Set of the Pantages Theater, 24th Academy Awards
In addition to "Best Picture," An American in Paris won "Best Art – Set Decoration, Color," "Best Cinematography, Color, "Best Costume Design, Color," "Best Musical Score," and "Best Writing, Scoring and Screenplay."  It also won the "Golden Globe Award for Best Motion Picture – Musical or Comedy."  The film was #68 on AFI's 100 Years...100 Movies in 1998 and #9 on AFI's Greatest Movie Musicals in 2006.  In 1993, An American in Paris was selected for preservation in the United States National Film Registry as being "culturally, historically, or aesthetically significant".
Gene Kelly and Leslie Caron

The film was also named as one of "The 20 Most Overrated Movies Of All Time" by Premiere.  Over the years An American in Paris has declined as a favorite movie musical, in favor of the more popular Gene Kelly film, Singin' in the Rain.  It is still, however, a popular, well liked film, and a favorite of movie theater revival houses.  And of course, Gene Kelly fans the world over.

The Verdict?
I liked this movie a lot more than I thought I would.  I seriously disliked it the first time around, but with age comes wisdom, and I've realized that there's a lot more to this film than 30 minute ballet sequences.  

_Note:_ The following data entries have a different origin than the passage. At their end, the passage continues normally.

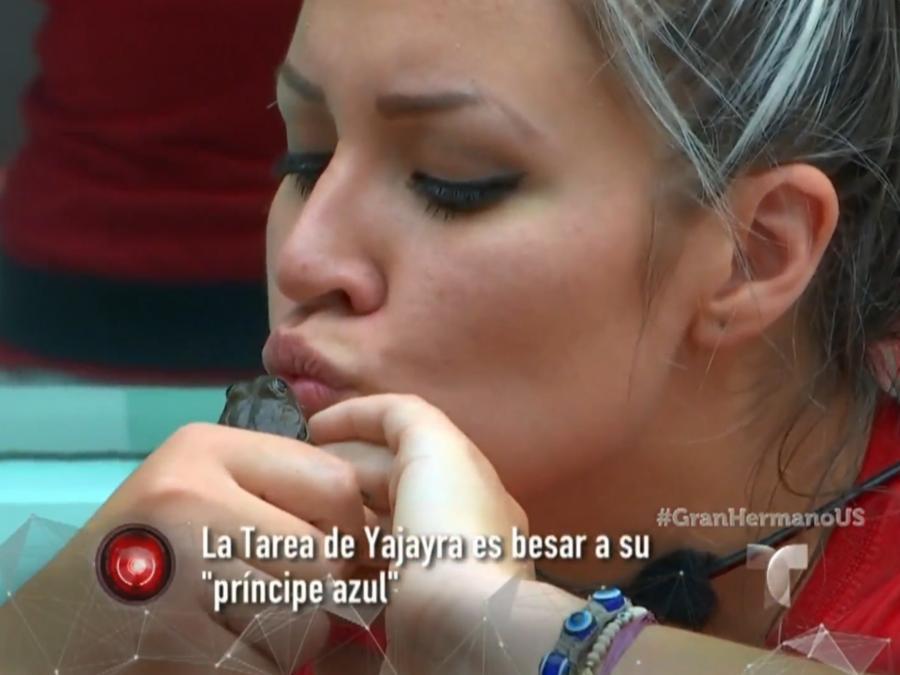 Yaya dándole un beso a un sapo en la sala de la casa de Gran Hermano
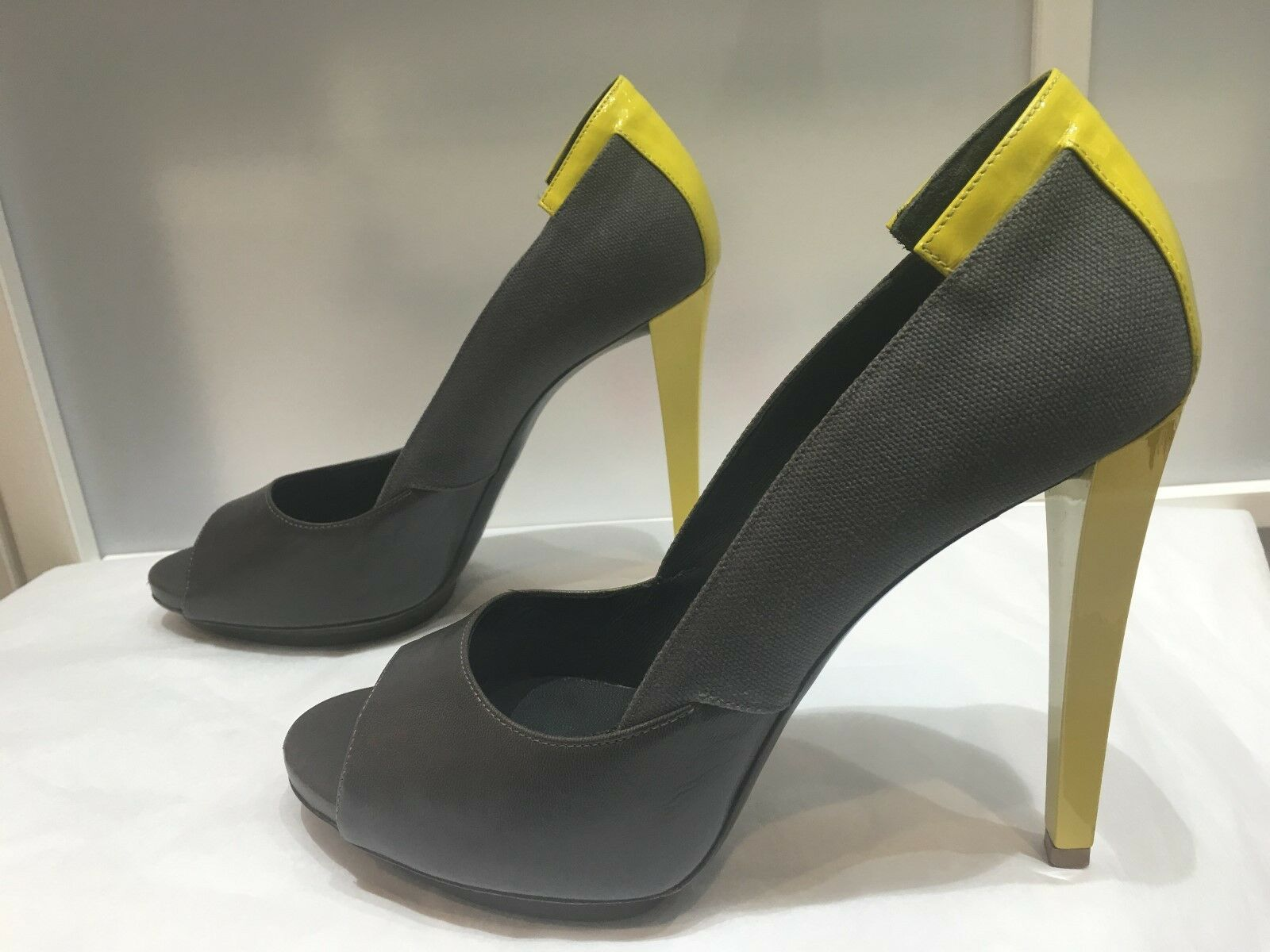 100% authentic Balenciaga Balenciaga Balenciaga open toe platform heels, size 40 b92f8a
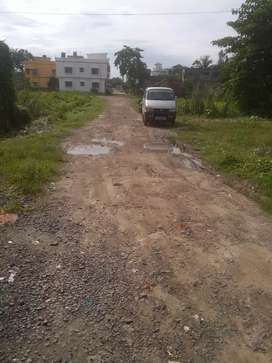 Plot available for sale in Housing projects on Bakhrahat Road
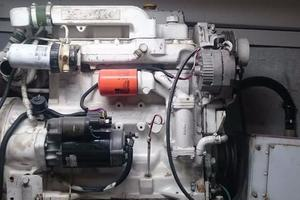 106' Broward Raised Pilothouse 1982 Engine Detail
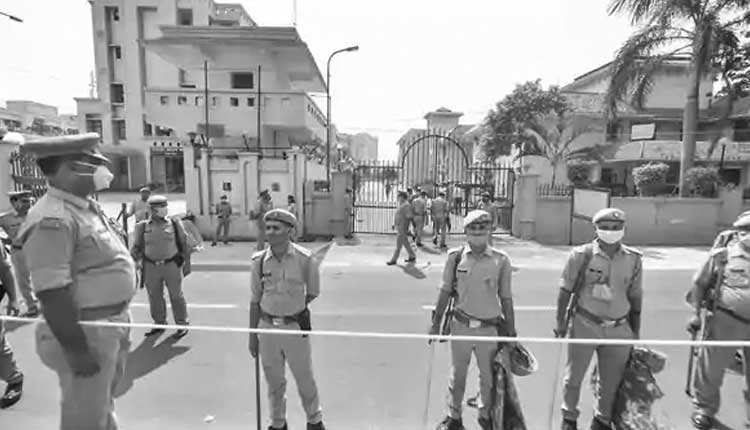 ఉత్తరాఖండ్లో 2,300 మంది పోలీసులకు కరోనా..!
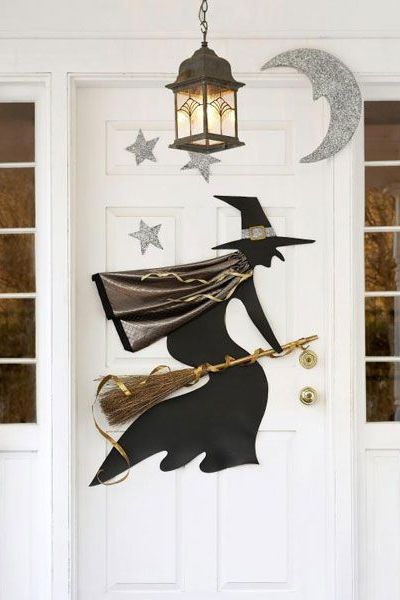 halloween door decorations witch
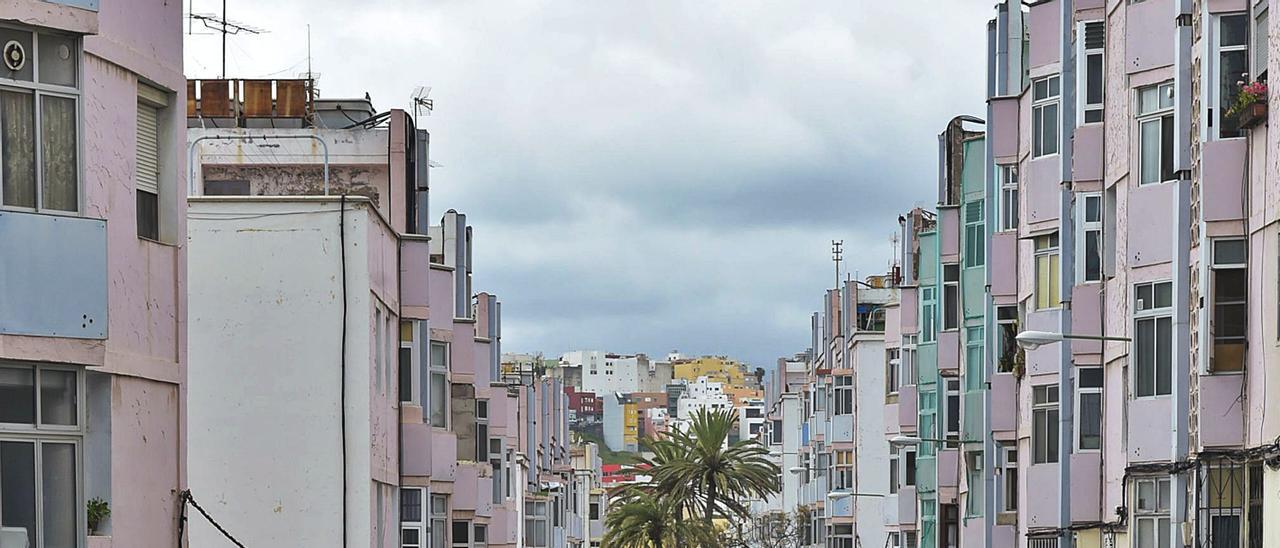 Vista de la calle Santa Luisa de Marillac, en Las Rehoyas, se trata de la zona de la capital con el mayor riesgo de mortalidad. | | ANDRÉS CRUZ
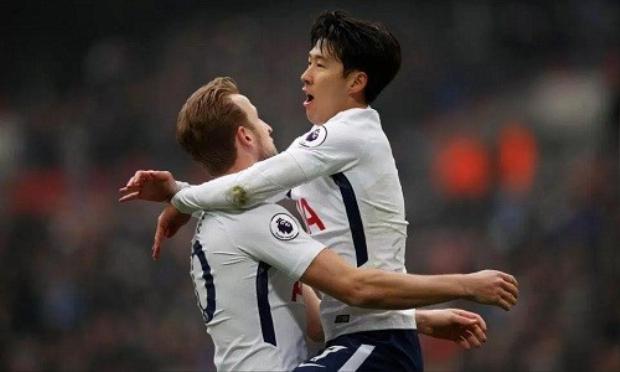 """Rạng sáng mai, Tottenham sẽ bước vào trận đấu lượt về vòng 1/8 Champions League đón tiếp Juventus. """"Gà trống"""" có lợi thế nhất định với tỉ số hòa 2-2 ở lượt đi. Với việc vừa lập cú đúp giúp Tottenham giành chiến thắng trước Huddersfield Town ở vòng 29 Ngoại hạng Anh vừa qua, Son Heung-min được kỳ vọng tiếp tục giúp đội chủ nhà thăng hoa trước """"bà đầm già"""" thành Turin."""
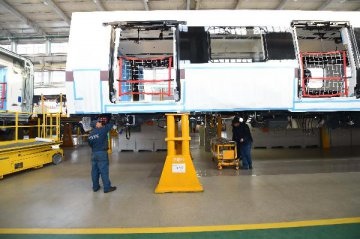 Industrial output growth picks up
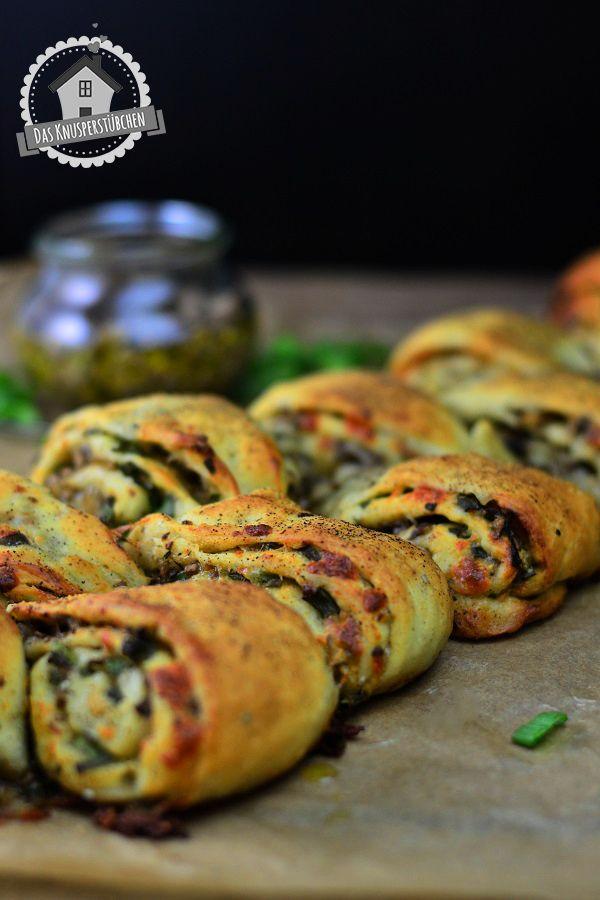 Pinwheels mit Pilz Pesto und schwarzem Pfeffer - Pinwheels with mushroom pesto and black pepper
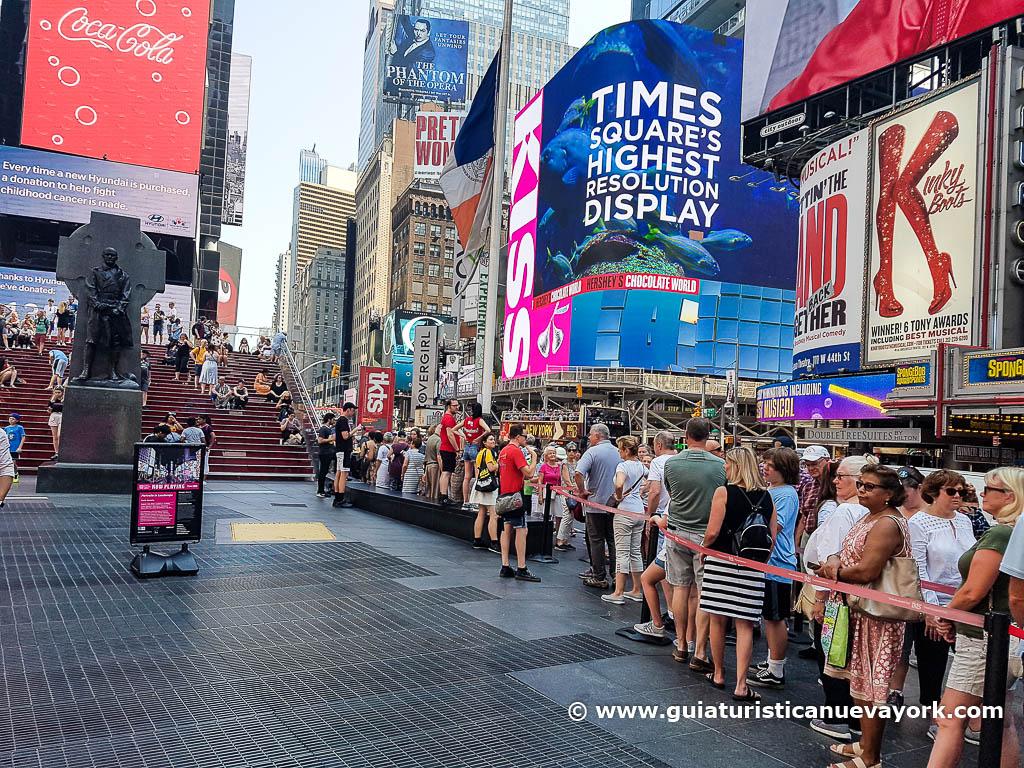 Colas en el TKTS de Times Square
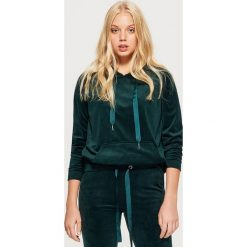 Welurowa bluza hoodie - Khaki. Brązowe bluzy damskie Cropp, z weluru. Za 59.99 zł.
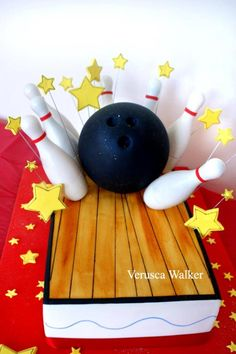 Bowling cake by Verusca Walker inspirated by Cake Girls  http://thecakegirls.com/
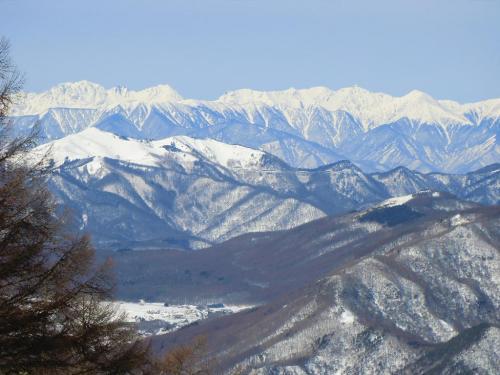 槍・穂高連峰(写真)もクリアに見える。右から槍ヶ岳、南岳、大キレットをはさんで北穂高岳、涸沢岳、奥穂高岳へと続く。「これだけクリアに北アルプスが見えるのは珍しい」と木嶋さんは言う。ラッキー!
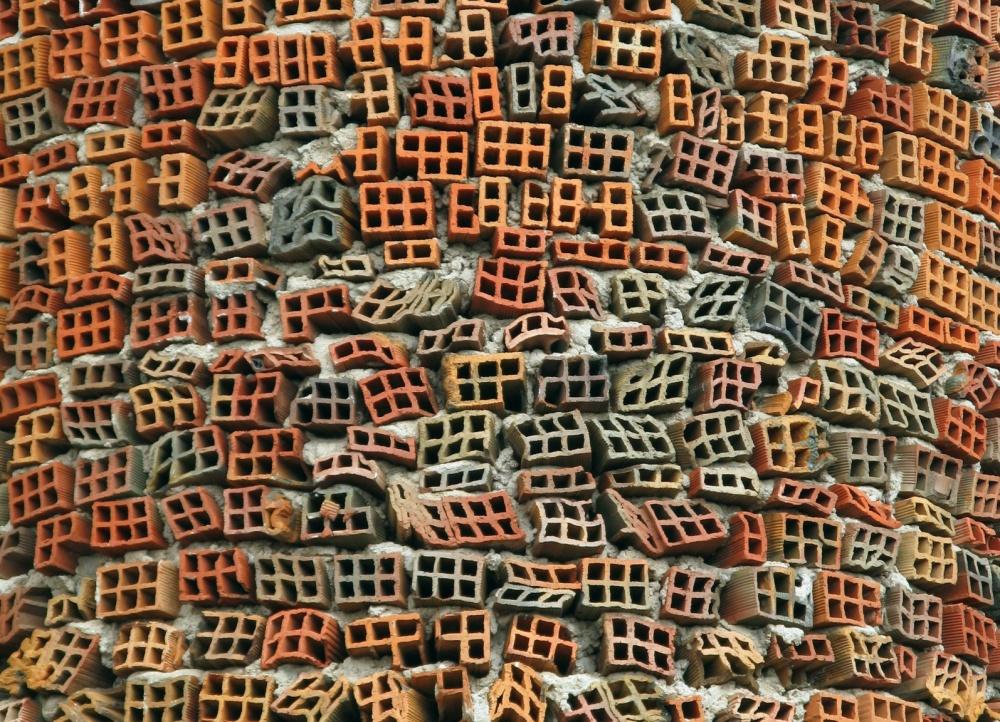 Кирпичная стена собора в Мадриде, Испания.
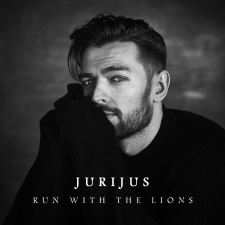 RUN WITH THE LIONS (Singlas)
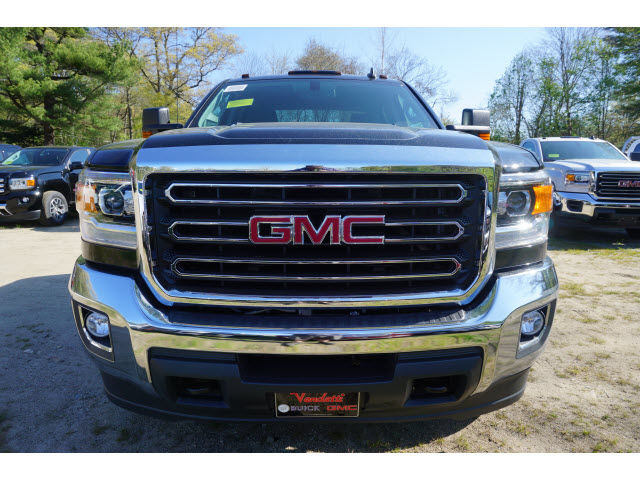 2016 Sierra 3500 Crew Cab 4x4, Cab Chassis #G06832 - photo 5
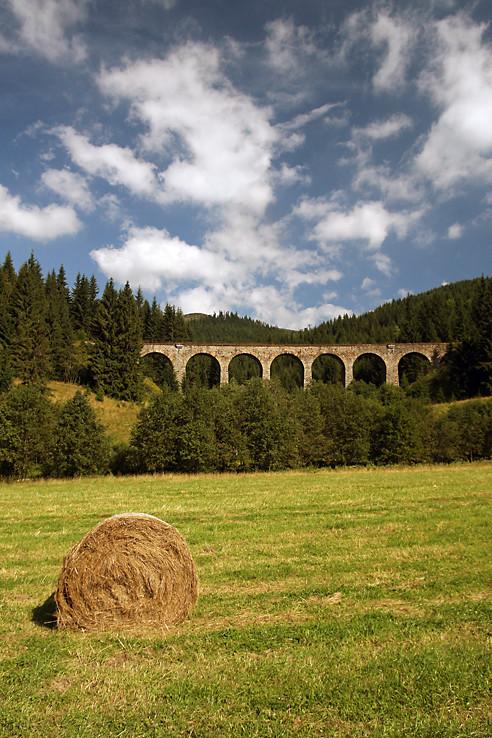 Balík a viadukt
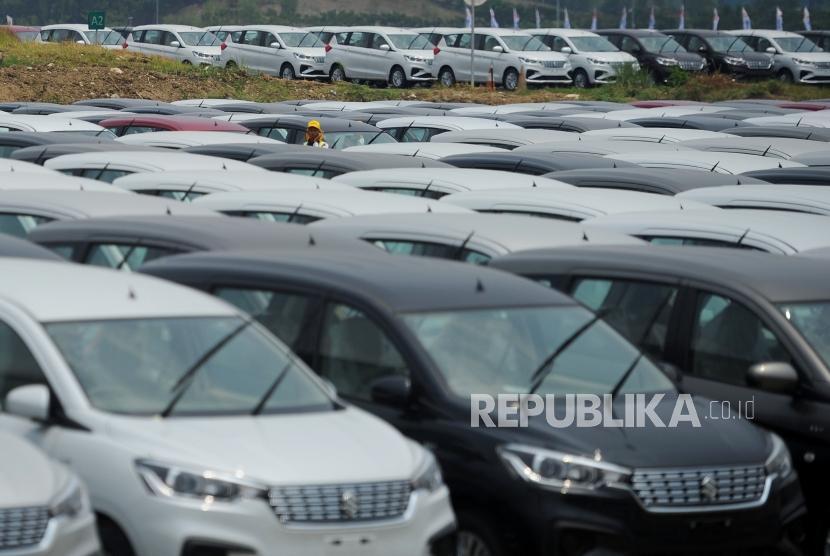 Deretan mobil All New Ertiga di pabrik PT Suzuki Indomobil Motor (SIM), Cikarang, Senin (22/10).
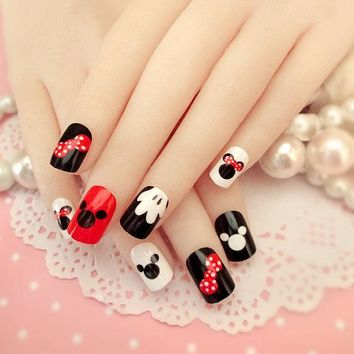 New Arrival 24 pcs Mickey Mouse Pattern Fake Nails Short Ova Black White Cartoon Nail Tips with Design in box for Christmas Gift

Oscar Levant in An American in Paris
Firstly--it's actually funny!  Not laugh-out-loud funny, but definitely chuckle worthy.  There are witty one-liners, puns, and double entendres.  Secondly, the cast is, well, for lack of a better word, charming.  Leslie Caron is sweet and engaging, Oscar Levant has great facial expressions, Georges Guetary is a lovable bon vivant and of course, there is Gene Kelly.  But all this is pushed to the side when you consider the incredible choreography and score.  Who knew Gershwin songs could be so much fun?  And nothing is better than when Gene Kelly tap dances.  Each musical number is well rehearsed and planned out.  You don't need the flashing lights and special effects of Chicago--just Gene Kelly tap dancing with a gaggle of French children.  No tricks, no gimmicks, just pure movement.  There's something to be said for that.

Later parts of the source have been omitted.